Abstract
In this work, several of the most popular and state of the art classification methods are compared as pattern recognition tools for classification of resistance spot welding joints. Instead of using the result of a non-destructive testing technique as input variables, classifiers are trained directly with the relevant welding parameters, i.e. welding current, welding time and the type of electrode (electrode material and treatment). The algorithms are compared in terms of accuracy and area under the receiver operating characteristic curve metrics, using nested cross-validation.
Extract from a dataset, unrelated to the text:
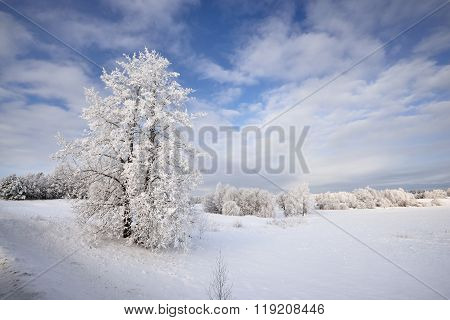 Winter Wonderland Landscape With Snow And Rime Covered Bushes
Results show that although there is not a dominant classifier for every specificity/sensitivity requirement, support vector machines using radial kernel, boosting and random forest techniques obtain the best performance overall.
Keywords
Introduction
Resistance spot welding (RSW) is a simple and cost effective manufacturing process 1 that is extensively used for joining sheet steel in the automobile industry due to its high speed and adaptability for automation. 2
The number of RSW joints per vehicle is very high (usually varying between 3000 and 7000), 3 and the tendency in the highly competitive automobile industry is to reduce it as much as possible. Thus, the development of decision support tools that can assist in a fast, flexible and efficient procedure to classify RSW joints according to their quality level can be of great interest.4, 5 More specifically, the aim of the present work is to identify, among several options, the method that gives the best results in predicting the quality level of RSW joints directly from welding parameters,6, 7 such as welding time, welding current, electrode material and treatment applied to electrode material. 8 Such a prediction tool could be used to identify optimal values of the welding parameters and, consequently, to reduce the workload and the cost of post-production quality controls significantly.
In this work, classifiers are compared from different perspectives. Initially, a single measure of accuracy (i.e. the classification rate) is calculated for every classifier. However, there are two types of errors that a predictive tool can produce: false positives (type I errors) and false negatives (type II errors). Thus, as pointed out by Bradley, 9 misclassification rate – which confounds both types of errors – is not necessarily the objective function to minimise, but rather misclassification cost, which gives a different weight to the different types of errors. In the automobile industry, a satisfactory RSW joint wrongly classified as deficient will make monetary costs increase, but a deficient joint wrongly classified as acceptable will compromise safety. Consequently, classifiers in this paper have been analysed taking both types of errors into account, using the receiver operating characteristic (ROC) curve together with the area under the curve (AUC) measure. This approach gives a general perspective of the performance of the classifier for the complete range of operational points or decision thresholds taking into account the trade off between the two types of errors. Additional comparisons are also offered for fixed values of specificity and sensitivity. The analysis is completed using statistical tests [analysis of variance (ANOVA), Duncan's new multiple range test and Waller–Duncan's] to compute the significance of the results.
Experimental
Materials and equipment
The material welded by the RSW process is sheet steel, whose chemical composition is shown in Table 1. The thickness of the sheet steel is 1 mm.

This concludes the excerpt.